The text of the New Bank Law aims to raise the minimum capital of banks operating in the Egyptian market to EGP 5bn up from the current EGP 500m, while branches of foreign banks in Egypt must raise their capital from $50m to $150m. Banks will have a three-year grace period to comply, as per the new law.
According to a senior official at the Central Bank of Egypt (CBE), the move aims to increase the soundness and efficiency of the capital base of banks in the face of potential risks, and will enhance their ability to compete with other banks regionally and globally.
The Egyptian market has 33 banks and five foreign branches, of which only six banks have capital over the requirements of the New Banking Law, and 27 banks need to increase their capital, in addition to the branches of foreign banks, in order to meet the requirements of the law, if it shall pass in its current form.
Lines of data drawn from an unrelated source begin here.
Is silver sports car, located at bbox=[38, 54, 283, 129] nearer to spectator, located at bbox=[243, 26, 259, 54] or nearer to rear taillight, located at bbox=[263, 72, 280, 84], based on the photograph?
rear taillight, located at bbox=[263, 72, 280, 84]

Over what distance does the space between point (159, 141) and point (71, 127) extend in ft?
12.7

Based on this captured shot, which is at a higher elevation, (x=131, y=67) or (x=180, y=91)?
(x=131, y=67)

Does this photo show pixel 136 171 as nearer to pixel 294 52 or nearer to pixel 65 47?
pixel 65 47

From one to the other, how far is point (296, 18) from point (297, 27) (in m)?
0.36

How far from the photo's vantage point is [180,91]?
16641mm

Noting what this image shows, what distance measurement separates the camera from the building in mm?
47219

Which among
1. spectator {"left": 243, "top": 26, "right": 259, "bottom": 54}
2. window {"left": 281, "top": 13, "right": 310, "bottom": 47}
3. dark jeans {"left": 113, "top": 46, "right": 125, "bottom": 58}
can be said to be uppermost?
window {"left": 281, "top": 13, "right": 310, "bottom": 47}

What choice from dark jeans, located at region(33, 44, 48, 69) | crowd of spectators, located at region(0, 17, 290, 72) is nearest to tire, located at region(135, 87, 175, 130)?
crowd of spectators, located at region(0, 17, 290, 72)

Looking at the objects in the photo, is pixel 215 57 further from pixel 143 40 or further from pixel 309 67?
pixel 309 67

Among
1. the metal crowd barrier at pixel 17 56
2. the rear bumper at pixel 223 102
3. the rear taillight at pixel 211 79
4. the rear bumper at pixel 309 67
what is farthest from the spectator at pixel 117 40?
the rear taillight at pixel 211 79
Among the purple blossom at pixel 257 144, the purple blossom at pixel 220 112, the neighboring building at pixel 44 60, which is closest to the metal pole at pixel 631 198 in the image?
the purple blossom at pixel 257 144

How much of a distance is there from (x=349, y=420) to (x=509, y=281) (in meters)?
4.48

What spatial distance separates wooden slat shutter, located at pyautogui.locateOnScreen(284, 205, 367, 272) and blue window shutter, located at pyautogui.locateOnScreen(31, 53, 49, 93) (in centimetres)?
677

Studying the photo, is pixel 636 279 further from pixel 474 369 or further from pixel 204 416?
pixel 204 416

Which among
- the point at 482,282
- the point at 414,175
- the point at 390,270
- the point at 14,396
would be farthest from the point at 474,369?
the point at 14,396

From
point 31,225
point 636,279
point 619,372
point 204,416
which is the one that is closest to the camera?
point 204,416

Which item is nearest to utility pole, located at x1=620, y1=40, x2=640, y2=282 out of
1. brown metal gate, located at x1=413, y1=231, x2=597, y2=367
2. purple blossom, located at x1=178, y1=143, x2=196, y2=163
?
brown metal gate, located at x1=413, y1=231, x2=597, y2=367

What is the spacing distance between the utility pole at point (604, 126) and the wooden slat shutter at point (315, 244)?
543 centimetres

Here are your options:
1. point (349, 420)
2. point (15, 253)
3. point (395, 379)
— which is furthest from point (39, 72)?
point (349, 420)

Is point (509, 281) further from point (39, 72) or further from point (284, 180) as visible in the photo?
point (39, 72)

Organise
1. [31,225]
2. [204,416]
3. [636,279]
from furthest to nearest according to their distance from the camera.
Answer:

The list of banks which are in compliance with the New Banking Law include The National Bank of Egypt, Banque Misr, the Commercial International Bank, QNB ALAHLI, the Arab African International Bank, and the Arab International Bank.
Banks which need to increase their capital in line with the new law include Banque du Caire, AlexBank, the Misr Iran Development Bank, the ABC Bank, the Housing and Development Bank, the Suez Canal Bank, the Industrial Development Bank (IDB), United Bank, the Abu Dhabi Islamic Bank, Baraka Bank, Blom Bank, and Bank Audi.
The list also includes Ahli United Bank, HSBC, Attijariwafa Bank, Credit Agricole, Emirates NBD, EG Bank, UNB Egypt, the Export Development Bank of Egypt, Faisal Islamic Bank, SAIB, the Arab Investment Bank, Al Ahli bank of Kuwait, and NBK-Egypt.
The Agricultural Bank of Egypt (ABE) and the Egyptian Arab Land Bank (EALB) will need to support their capital base after the restructuring of both banks.
The list also includes five branches of foreign banks, namely Mashreq, the First Abu Dhabi Bank, Citi Bank, and the National Bank of Greece-Egypt, which has made it out of Egypt on time by selling its assets to Bank Audi.
The increase of banks' capital in 2003 led to many banks leaving the market at the time, through mergers and acquisitions (M&A).
For his part, banking expert, Tarek Metwally, said that the text of the New Bank Law requiring the increase in the capital of banks and branches of foreign banks operating in Egypt coincides with the implementation of the current reform programme, and the state's direction to launch major projects.
He added that the current capital of banks–with the exception of a limited number of major banks–does not correspond to the size of the current economy and the volume of investments presently required as funding, which requires significant capital.
Metwally expected mergers between some banks which are unable to increase their capital and reconcile their situation with the New Banking Law, as well as acquisitions by other banks.
This was confirmed by Maged Fahmy, head of the IDB, whose capital is only EGP 500m.
Fahmy explained that once the bank has finished its deferred losses file, the bank's main owner, the Ministry of Finance, will be asked to increase the bank's capital to comply with the New Banking Law.
He added that if the owner refused to pump the required increase into the bank's capital, there are several other options, including the merger of the bank or the acquisition by another bank, or even enlisting the bank on the Egyptian Exchange (EGX).
The new banking draft law excluded the digital banks and banks which engage in specific types of SMEs financing, known as Tier 2 banks, from the minimum capital limit of EGP 5bn, Gamal Negm, deputy governor of the CBE old State-run MENA news agency on Saturday.
He added that other banks such as the Industrial Development Bank, the Agricultural Bank of Egypt, the Export Development Bank Of Egypt, and the Egyptian Arab Land Bank, are not specialised banks, and will not be excluded from the capital minimum limit because they carry out all banking activities permitted by the CBE.